He was apprehensive about bringing in a different vendor's product to make this happen but claims IBM "didn't care" what the hardware was. "Both parties said they would step up and do what's right if we had a problem." McGill was initially worried about interoperability and whether SVC would keep pace with systems from different vendors. But an in-depth look at IBM's road map reassured him.

McGill's one criticism of SVC was the hefty price tag, but he said "it's not that bad when you've been through five hurricanes."

Define lines of responsibility

Over in the U.K., the Open University (OU), a college with more than 200,000 distance learning students, discovered that it could improve the utilization of old and new storage systems by virtualizing them and managing them as a single resource.

The OU runs two EMC CX700s and about 40 terabytes (TB) of Sun Microsystems Inc. storage across a mixture of old arrays. However, virtualizing this into a single pool meant being certain about who would take responsibility if the overall solution failed.

Tony Ruane, sales director with Redstor Ltd., a U.K.-based storage integrator that architected the OU's storage environment, said the challenge is "getting vendors to see that there is a world outside of their technology." He added that "the big disk vendors are not that happy about having their stuff virtualized, so you have to be clear where the responsibility begins and ends … EMC was very thorough about those lines being well defined."

The OU has a "very primitive" firmware and break-fix agreement with EMC, according to Adrian Wells, host system software manager at the university. Its virtualization vendor, FalconStor Systems Inc., is now responsible for its entire storage environment. "If anything goes wrong, we call them," Wells said.

IBM swap shop

The city of Richmond, Va., meanwhile, was struggling with storage utilization rates hovering at a dismal 40%.

Their main data center includes more than 120 different servers, many with DAS from either IBM or EMC. The city also has about 8 TB split between three EMC SANs -- a CX400 and two CX300s -- and a Shark for IBM mainframe data.

"We had drastically under-used systems and then over-used hot spots," said Lyle Gleason, systems architect for the city of Richmond.

Using IBM SVC software, the organization was able to virtualize about 85% of its storage investment, including EMC Clariion and IBM storage arrays.

"Our objective is to be vendor independent," said Steve Forstner, IT manager for the city of Richmond. Now he believes the city is in a position to get the best price per terabyte for its storage.
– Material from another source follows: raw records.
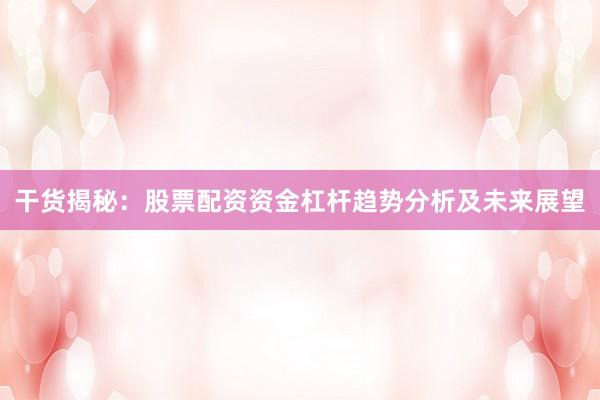 干货揭秘：股票配资资金杠杆趋势分析及未来展望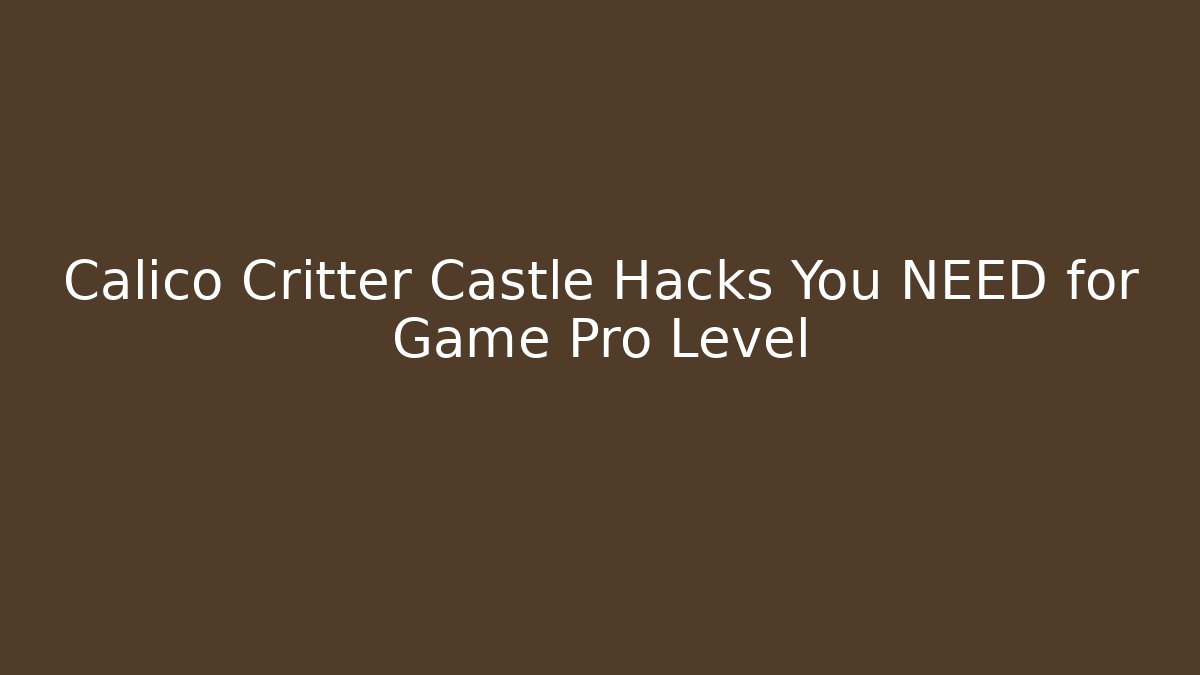 Calico Critter Castle Hacks You NEED for Game Pro Level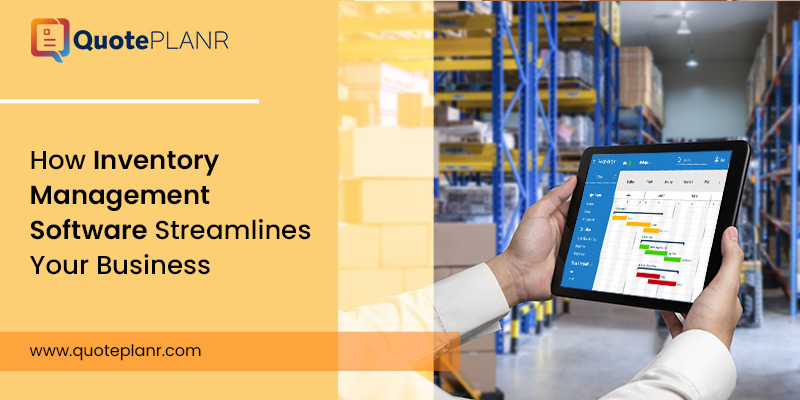 Inventory Management Software Streamlines Your Business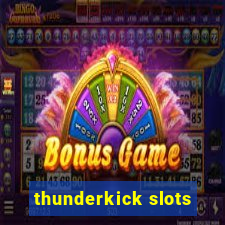 thunderkick slots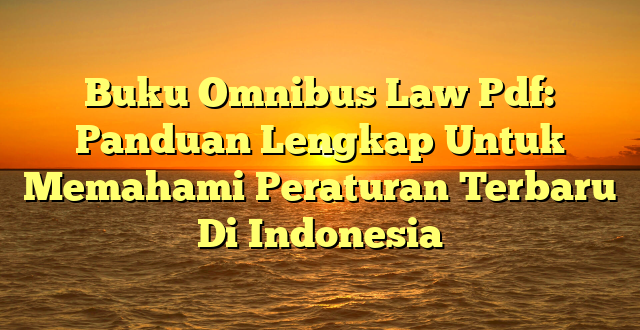 CMMA BLOG News | Buku Omnibus Law Pdf: Panduan Lengkap Untuk Memahami Peraturan Terbaru Di Indonesia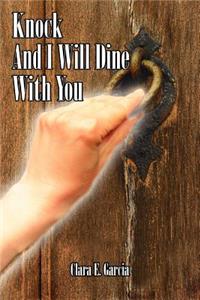 Knock And I Will Dine With You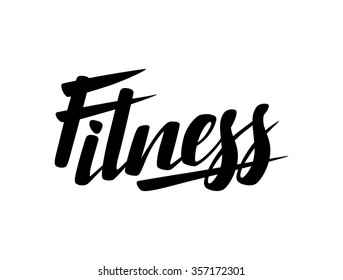 Fitness lettering poster concept. Handwritten word for banners, printing on t-shirts, sports club emblem.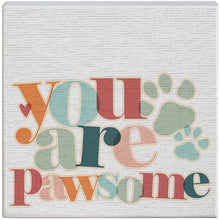 Load image into Gallery viewer, You are Pawsome Tabletop Sign
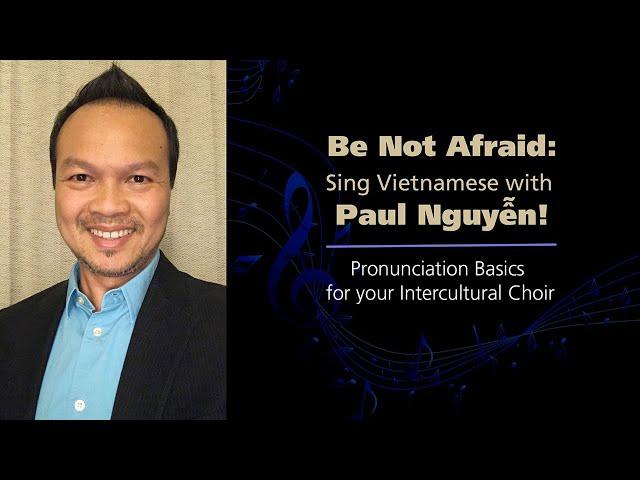 Sing Vietnamese with Paul Nguyen! "Tam Tinh Hien Dang" Pronunciation Basics for Intercultural Choir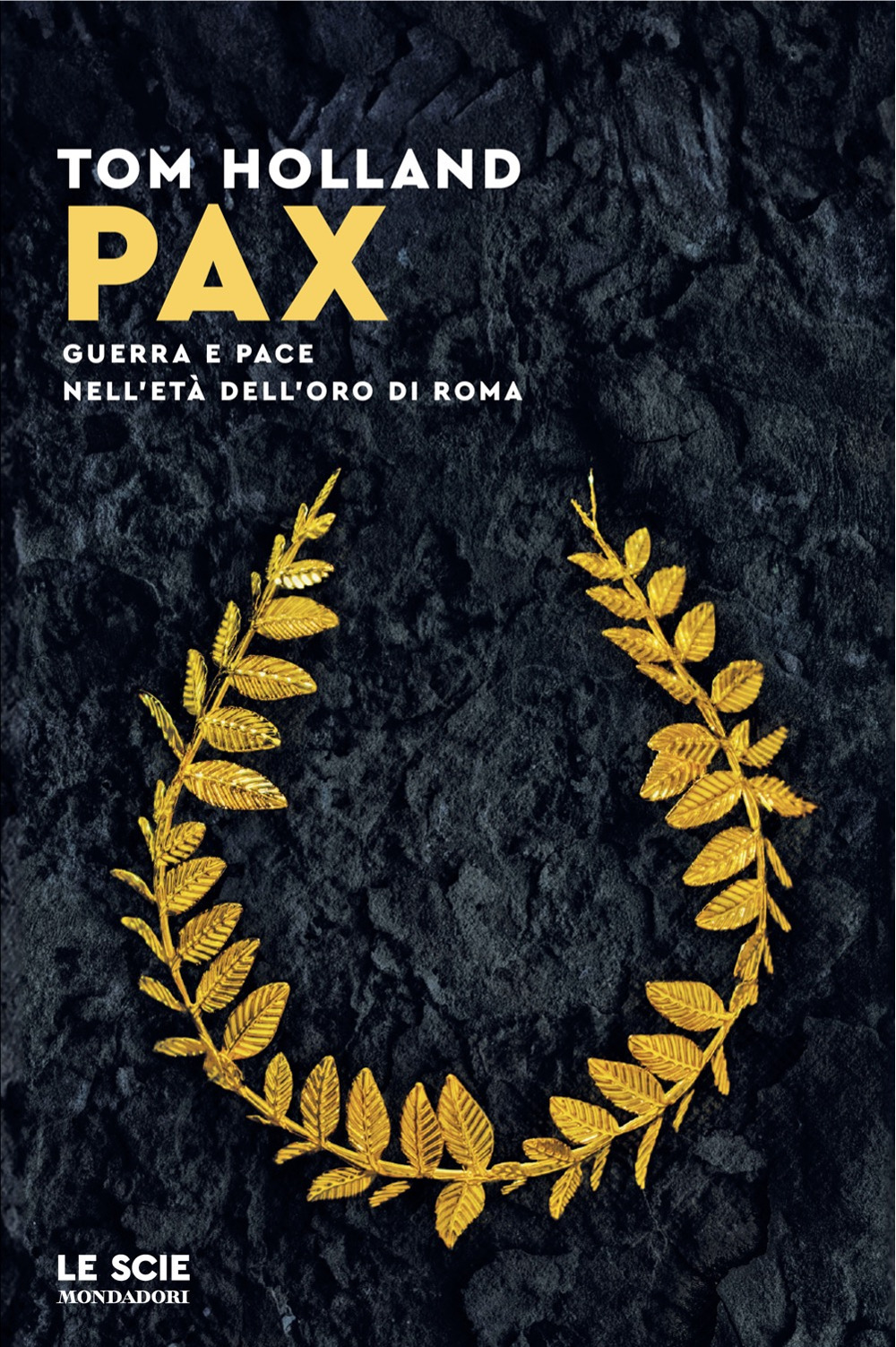 Pax. Guerra e pace nell'età dell'oro di Roma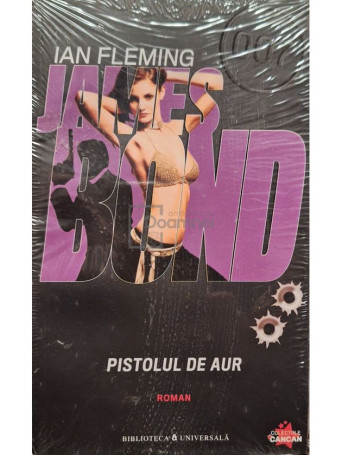 Ian Fleming - James Bond, vol. 14 - Pistolul de aur - 2010 - Brosata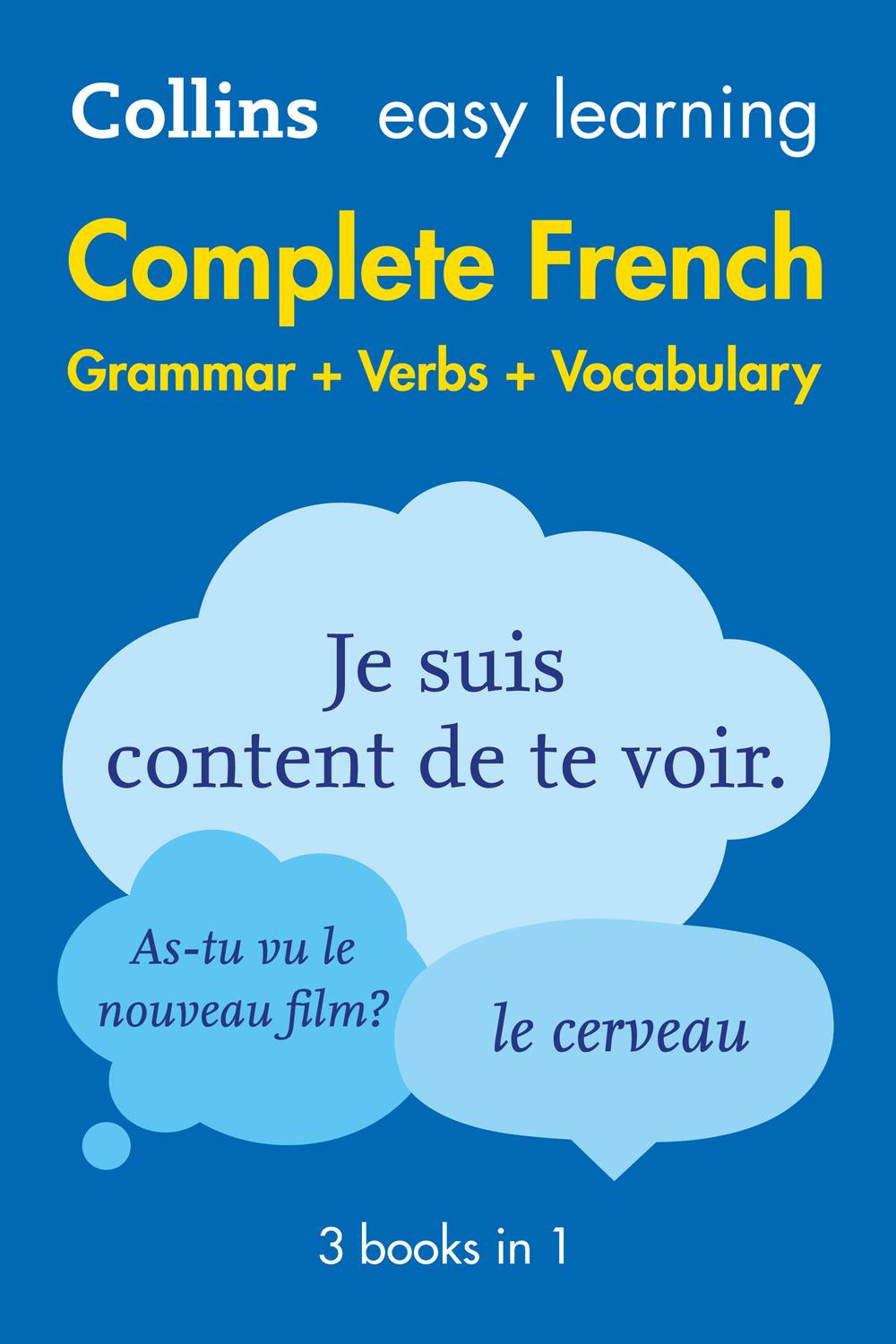 Book Easy Learning French Complete Grammar, Verbs and Vocabulary (3 books in 1) free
It was also able to bring in the virtualization offering, which included two new IBM midrange arrays for the same price as it was paying on the maintenance of a five-year-old Shark.

But the real kicker to the implementation was the support agreement. "IBM agreed to support any issues -- they said they would replace or swap out any storage system that failed, including our EMC stuff," Forstner said.

Analysts note that it'll be interesting to see how comfortable users are implementing EMC's new virtualization product, Invista, in multi-vendor environments. "It's only been on the market a month or so, but EMC plans to use it to virtualize other vendors' systems and ultimately to replace them," said Randy Kerns, an independent storage consultant.